Edited Volumes
Arabic, Persian, and Turkic Poetics: Towards a Post-Eurocentric Literary Theory, edited by Hany Rashwan, Rebecca Ruth Gould, and Nasrin Askari. Published for the British Academy by Oxford University Press.
Arabic, Persian, and Turkic Poetics: Towards a Post-Eurocentric Literary Theory is a pioneering book that offers a fresh perspective on Arabic, Persian, and Turkic literature in their interrelations. The authors challenge Eurocentric paradigms while creating a framework for exploring these traditions on their own terms. Authored by an international team of scholars, the chapters centre the conceptual foundations of their respective literary traditions, with a focus on the discipline of comparative poetics (‘ilm al-balāgha) in the Islamic world.

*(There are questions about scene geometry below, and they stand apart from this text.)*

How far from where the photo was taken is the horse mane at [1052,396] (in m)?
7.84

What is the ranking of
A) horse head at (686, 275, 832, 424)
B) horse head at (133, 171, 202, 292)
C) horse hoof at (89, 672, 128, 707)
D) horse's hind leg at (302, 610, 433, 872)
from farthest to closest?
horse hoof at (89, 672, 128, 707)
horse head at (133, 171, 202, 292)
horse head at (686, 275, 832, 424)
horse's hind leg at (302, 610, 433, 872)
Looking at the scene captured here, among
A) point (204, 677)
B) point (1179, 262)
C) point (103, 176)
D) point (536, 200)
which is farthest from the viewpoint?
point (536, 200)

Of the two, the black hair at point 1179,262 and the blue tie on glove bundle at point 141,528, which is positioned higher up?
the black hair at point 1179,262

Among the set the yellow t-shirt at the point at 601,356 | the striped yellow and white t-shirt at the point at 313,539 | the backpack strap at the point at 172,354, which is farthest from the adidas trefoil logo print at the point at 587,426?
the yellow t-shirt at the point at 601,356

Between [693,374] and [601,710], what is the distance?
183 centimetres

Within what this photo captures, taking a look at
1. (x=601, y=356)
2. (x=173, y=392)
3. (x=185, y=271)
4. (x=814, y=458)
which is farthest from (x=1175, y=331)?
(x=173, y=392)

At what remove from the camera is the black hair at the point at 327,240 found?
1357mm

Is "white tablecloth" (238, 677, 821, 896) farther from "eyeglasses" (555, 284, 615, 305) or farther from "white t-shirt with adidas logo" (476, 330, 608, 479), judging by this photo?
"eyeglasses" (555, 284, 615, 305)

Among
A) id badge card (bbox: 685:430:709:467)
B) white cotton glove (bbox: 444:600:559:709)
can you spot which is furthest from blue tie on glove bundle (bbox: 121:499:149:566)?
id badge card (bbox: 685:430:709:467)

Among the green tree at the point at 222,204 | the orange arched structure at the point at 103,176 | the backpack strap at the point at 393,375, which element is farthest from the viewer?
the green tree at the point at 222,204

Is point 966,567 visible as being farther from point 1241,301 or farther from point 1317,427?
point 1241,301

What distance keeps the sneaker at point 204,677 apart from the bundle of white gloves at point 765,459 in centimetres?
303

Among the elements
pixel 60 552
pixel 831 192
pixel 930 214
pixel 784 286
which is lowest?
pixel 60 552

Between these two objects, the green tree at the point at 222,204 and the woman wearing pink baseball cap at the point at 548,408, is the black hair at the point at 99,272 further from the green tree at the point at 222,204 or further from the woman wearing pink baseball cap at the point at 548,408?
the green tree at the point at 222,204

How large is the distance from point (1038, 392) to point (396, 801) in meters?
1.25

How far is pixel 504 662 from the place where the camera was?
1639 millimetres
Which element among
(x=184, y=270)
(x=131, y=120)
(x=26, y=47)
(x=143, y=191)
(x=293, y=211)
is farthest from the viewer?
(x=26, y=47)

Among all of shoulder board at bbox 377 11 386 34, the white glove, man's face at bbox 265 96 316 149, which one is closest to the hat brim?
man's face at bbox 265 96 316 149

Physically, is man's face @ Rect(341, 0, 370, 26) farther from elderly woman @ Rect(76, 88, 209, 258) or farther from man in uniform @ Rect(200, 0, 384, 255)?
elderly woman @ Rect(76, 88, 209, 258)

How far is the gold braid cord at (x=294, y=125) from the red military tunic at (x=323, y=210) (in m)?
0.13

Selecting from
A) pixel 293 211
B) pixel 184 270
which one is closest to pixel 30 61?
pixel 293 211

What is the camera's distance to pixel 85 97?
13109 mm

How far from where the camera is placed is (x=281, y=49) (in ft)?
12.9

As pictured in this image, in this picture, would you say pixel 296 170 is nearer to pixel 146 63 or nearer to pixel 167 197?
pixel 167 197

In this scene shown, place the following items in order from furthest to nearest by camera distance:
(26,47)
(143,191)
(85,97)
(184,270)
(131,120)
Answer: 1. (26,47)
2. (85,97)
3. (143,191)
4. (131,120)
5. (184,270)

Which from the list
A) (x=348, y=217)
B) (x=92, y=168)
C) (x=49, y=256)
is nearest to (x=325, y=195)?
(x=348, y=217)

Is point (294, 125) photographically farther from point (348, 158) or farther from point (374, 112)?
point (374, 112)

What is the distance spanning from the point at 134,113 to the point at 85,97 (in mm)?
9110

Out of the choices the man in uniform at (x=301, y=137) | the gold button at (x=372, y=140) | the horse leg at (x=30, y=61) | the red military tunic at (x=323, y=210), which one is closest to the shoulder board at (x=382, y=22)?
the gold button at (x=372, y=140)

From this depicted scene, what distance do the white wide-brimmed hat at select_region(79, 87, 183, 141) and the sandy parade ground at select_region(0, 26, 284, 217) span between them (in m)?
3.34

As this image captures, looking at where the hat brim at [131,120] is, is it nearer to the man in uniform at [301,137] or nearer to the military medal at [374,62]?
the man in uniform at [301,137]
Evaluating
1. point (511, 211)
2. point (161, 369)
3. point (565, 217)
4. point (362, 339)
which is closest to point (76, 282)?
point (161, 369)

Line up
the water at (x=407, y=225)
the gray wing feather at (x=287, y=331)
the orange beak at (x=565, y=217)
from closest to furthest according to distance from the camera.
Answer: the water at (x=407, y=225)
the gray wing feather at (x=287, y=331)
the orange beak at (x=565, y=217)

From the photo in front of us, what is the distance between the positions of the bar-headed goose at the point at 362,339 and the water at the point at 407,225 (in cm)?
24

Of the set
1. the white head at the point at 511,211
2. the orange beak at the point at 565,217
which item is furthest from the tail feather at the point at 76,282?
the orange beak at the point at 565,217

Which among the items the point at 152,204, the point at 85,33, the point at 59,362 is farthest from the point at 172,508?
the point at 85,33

By liberating the study of Islamicate literary texts from Eurocentric theoretical paradigms, the book paves the way for a more inclusive global discourse in literary studies. Specifically, the roots of this collaborative research in comparative poetics and in the rhetorical traditions of the Arabic, Persian, and Turkic worlds will foster new methods of close reading that are in live with the aesthetic standards intrinsic to these texts and their traditions. Engaging and insightful, this book is essential reading for anyone interested in broadening their understanding of world literature and literary theory.
Endorsements
A generation ago it could still be written in an authoritative work on comparative poetics that “Neither Arabic nor Persian literature has an originative poetics per se. But they obviously establish a lyric tradition, and the highly developed rhetorical studies seem to serve as surrogates for poetics.” If one thinks that Aristotle’s Poetics and the traditional western trinity of drama, lyric, and epic must apply universally, one does not do justice to the Middle Eastern tradition. For Arabic, Persian, and Ottoman Turkish literature a different set of standards is valid, and those literatures must be studied on their own terms. This is done in the present volume, the first of its kind: an excellent and coherent collection of studies of literary theory and poetics in the premodern Islamic world, where each language has a literary tradition with its own character, but where central critical concepts are held in common.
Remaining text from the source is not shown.